Warrington school in mobile broadband initiative

Friday 11th December 2009, by Daniel King

T-Mobile and the e-Learning Foundation is working with a Cheshire school to get more children using UK broadband services.

According to PublicTechnology.net, Alderman Bolton Primary School has linked up with the telecommunications firm to help its pupils gain access to mobile broadband.

The scheme involves ten families with Year 4 students using T-Mobile dongles. The children chosen to participate in the programme did not have internet access at home prior to the project beginning and are also eligible for free school dinners.

Lyndsey Glass, headteacher at the primary, said: "We gave some basic training to the children and they showed their parents how to get onto the internet using the dongle - parents say they wouldn't be without the dongles now."

She added that the broadband is used for children's homework and accessing learning platforms, as well as research and social networking.

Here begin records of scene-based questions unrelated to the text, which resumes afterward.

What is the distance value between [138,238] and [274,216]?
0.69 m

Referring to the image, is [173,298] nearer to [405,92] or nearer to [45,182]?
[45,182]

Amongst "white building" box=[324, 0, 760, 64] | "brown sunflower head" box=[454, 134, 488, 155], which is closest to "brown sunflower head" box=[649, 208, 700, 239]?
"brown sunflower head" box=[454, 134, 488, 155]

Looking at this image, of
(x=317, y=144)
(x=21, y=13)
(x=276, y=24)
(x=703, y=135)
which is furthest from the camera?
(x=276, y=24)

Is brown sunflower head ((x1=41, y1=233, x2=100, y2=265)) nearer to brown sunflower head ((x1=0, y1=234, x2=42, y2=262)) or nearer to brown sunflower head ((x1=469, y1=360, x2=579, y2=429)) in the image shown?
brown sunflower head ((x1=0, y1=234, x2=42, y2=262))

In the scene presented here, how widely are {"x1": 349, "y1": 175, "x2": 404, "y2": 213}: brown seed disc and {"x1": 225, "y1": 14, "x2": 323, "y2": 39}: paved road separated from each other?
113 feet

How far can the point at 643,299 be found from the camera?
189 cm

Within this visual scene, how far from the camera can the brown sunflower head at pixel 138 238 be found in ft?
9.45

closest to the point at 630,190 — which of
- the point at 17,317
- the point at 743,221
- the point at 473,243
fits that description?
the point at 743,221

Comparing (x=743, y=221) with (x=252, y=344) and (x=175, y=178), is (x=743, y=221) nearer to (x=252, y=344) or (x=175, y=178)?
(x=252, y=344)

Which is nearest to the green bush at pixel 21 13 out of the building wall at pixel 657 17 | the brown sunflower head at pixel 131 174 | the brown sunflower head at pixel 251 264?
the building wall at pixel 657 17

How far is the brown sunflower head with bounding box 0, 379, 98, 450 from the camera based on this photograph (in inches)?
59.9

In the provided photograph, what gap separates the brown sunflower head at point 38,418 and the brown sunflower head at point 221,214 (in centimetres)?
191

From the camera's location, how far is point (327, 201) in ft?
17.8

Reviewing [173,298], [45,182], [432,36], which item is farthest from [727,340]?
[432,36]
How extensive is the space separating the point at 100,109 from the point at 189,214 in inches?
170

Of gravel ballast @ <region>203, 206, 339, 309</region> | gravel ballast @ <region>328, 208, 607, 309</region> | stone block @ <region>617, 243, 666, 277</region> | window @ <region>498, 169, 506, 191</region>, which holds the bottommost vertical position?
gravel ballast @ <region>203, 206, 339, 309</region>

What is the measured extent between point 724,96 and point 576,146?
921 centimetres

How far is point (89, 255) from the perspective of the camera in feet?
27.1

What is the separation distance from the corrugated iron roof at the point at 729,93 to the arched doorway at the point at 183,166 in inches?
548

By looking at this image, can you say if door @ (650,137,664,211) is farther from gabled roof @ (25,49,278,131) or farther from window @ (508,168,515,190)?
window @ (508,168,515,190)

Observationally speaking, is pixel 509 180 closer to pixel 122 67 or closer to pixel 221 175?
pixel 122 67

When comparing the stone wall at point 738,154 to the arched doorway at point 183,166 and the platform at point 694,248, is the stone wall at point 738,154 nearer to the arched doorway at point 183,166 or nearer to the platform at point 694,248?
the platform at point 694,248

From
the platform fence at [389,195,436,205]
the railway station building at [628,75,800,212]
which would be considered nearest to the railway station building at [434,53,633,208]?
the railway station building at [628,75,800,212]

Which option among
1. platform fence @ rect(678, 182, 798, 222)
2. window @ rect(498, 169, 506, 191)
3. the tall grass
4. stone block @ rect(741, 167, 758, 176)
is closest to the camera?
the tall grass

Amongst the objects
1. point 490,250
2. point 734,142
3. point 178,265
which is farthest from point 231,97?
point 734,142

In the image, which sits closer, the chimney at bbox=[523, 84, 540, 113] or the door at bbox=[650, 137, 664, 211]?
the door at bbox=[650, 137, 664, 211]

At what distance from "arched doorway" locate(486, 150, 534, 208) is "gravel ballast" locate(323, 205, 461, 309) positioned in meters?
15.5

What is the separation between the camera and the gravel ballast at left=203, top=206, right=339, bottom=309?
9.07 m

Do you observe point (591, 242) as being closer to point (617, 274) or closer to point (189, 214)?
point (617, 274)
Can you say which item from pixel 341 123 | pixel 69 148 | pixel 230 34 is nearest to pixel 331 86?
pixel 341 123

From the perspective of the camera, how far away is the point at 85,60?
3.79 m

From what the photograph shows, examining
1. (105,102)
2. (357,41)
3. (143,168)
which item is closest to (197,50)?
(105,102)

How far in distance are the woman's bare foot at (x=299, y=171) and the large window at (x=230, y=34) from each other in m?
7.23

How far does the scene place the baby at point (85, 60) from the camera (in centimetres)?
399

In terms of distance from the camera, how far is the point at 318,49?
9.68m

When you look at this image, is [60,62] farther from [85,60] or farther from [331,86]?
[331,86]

Valerie Thompson, chief executive at the e-Learning Foundation, suggested that access to broadband at home has become "a key part of education" because kids who cannot get online outside of school are at a disadvantage to their peers who have the internet.

"Shockingly 20 per cent of families still do not have access to the internet at home," she added.

Her comments come after data from Eurostat, the European communities' official data provider, indicated that more households than ever have broadband access in the UK.

Some 69 per cent of UK home can access broadband services, which is seven per cent more than 12 months ago.